2023-Now: The Return and The Reckoning

I eventually landed at another company. Similar size and scope to places I’d been before. And I encountered something that finally broke me – not in a defeated way, but in the way that precedes transformation.

The methodologies. The account planning approaches. The sales processes.

All being force-fed to me and everyone else by people who had only ever worked at that one company. People who had been there for 15, 20, 30 years. Who had never sold anything outside these walls. Who had never built anything from scratch.

They were brought in to grow the organization. And their own growth was being limited by egos and lack of experience and a myopic view of what selling actually requires in a world that has fundamentally changed.

It’s amazing how much people are willing to accept – the exact same playbook, over and over again – and how willing they are to force it down the throats of others. People brought in explicitly to create growth, being hamstrung by those who’ve never done it themselves.

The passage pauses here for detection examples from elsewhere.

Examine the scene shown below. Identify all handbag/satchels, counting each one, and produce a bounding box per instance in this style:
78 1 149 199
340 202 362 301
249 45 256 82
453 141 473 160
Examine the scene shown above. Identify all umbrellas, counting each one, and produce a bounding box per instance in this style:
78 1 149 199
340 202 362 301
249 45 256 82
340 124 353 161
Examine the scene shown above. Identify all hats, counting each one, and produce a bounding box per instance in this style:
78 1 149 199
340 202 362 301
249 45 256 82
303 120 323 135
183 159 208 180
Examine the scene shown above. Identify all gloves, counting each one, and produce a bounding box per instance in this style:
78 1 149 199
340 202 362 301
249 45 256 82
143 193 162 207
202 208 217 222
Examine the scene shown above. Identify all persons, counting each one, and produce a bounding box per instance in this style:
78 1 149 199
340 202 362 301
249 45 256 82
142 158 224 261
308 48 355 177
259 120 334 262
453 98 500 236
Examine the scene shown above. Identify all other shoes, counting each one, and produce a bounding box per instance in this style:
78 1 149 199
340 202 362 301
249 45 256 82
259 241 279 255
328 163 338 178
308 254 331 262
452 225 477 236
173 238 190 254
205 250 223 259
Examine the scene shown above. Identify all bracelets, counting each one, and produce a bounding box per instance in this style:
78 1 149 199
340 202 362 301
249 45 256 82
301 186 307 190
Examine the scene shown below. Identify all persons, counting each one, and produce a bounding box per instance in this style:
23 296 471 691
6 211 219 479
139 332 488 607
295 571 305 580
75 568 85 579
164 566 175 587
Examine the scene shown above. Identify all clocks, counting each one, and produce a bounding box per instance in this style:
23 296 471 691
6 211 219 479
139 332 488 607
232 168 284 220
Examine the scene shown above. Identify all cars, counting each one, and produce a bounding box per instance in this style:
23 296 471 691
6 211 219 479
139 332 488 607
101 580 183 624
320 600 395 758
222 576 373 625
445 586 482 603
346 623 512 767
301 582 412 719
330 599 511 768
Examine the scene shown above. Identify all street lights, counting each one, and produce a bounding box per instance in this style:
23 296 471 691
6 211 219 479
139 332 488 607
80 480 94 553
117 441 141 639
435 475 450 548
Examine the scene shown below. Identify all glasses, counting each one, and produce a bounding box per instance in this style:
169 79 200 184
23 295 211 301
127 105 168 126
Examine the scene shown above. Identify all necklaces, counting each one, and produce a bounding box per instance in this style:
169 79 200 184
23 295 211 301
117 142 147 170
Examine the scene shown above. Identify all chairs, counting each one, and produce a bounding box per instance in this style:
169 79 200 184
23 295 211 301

This is when everything clicked.

I’d been through Sandler training. SPIN Selling. Challenger. MEDDIC. You name it, I’ve done it. And I finally saw clearly what I’d sensed for years: they’re all fundamentally the same. Different terminology. Different graphics. Different acronyms. But the same 1980s engine with a 2024 paint job.

Some have golden nuggets. Most are lipstick on a pig – just using this year’s shade instead of last decade’s.

I started documenting everything I’d observed over the years. Both sides of the sales conversation. Every industry. Every success and failure. What actually works versus what we’re told should work.

And I realized something: every industry has transformed except sales. We’re using methodologies built for a world where sellers held the power, applied to a world where buyers control 70-80% of the journey before they’ll even talk to us.

What This Means

So that’s the journey. Thirty years compressed into a few thousand words.

I’ve been the kid making 53,000 cold calls with a useless objection binder. I’ve been the scrappy entrepreneur building a global ISP from a bedroom. I’ve been the buyer watching the world’s best agencies pitch. I’ve been the outsider who saved sixty families during a recession. I’ve been the executive with three elevators who couldn’t stand the ego. I’ve been David beating Goliath. I’ve walked away from $200 million. I’ve thrived in cultures that didn’t believe in what I do. I’ve been reduced to a Rolodex by leaders who didn’t deserve the title.

And through all of it, I kept noticing the same thing: the way we’re taught to sell doesn’t match how humans actually buy.

That’s why I’m building something different. A methodology. The first B2B sales methodology designed from the ground up for the buyer-controlled era.

It’s called Inversion Selling. Inversion because everything about it inverts what traditional sales training teaches.

This blog is where I’ll share the thinking as it develops. The research. The frameworks. Eventually, a book. Training. A community of practitioners who’ve abandoned the legacy playbook.

But it starts here. With understanding why everything we’ve been taught is broken.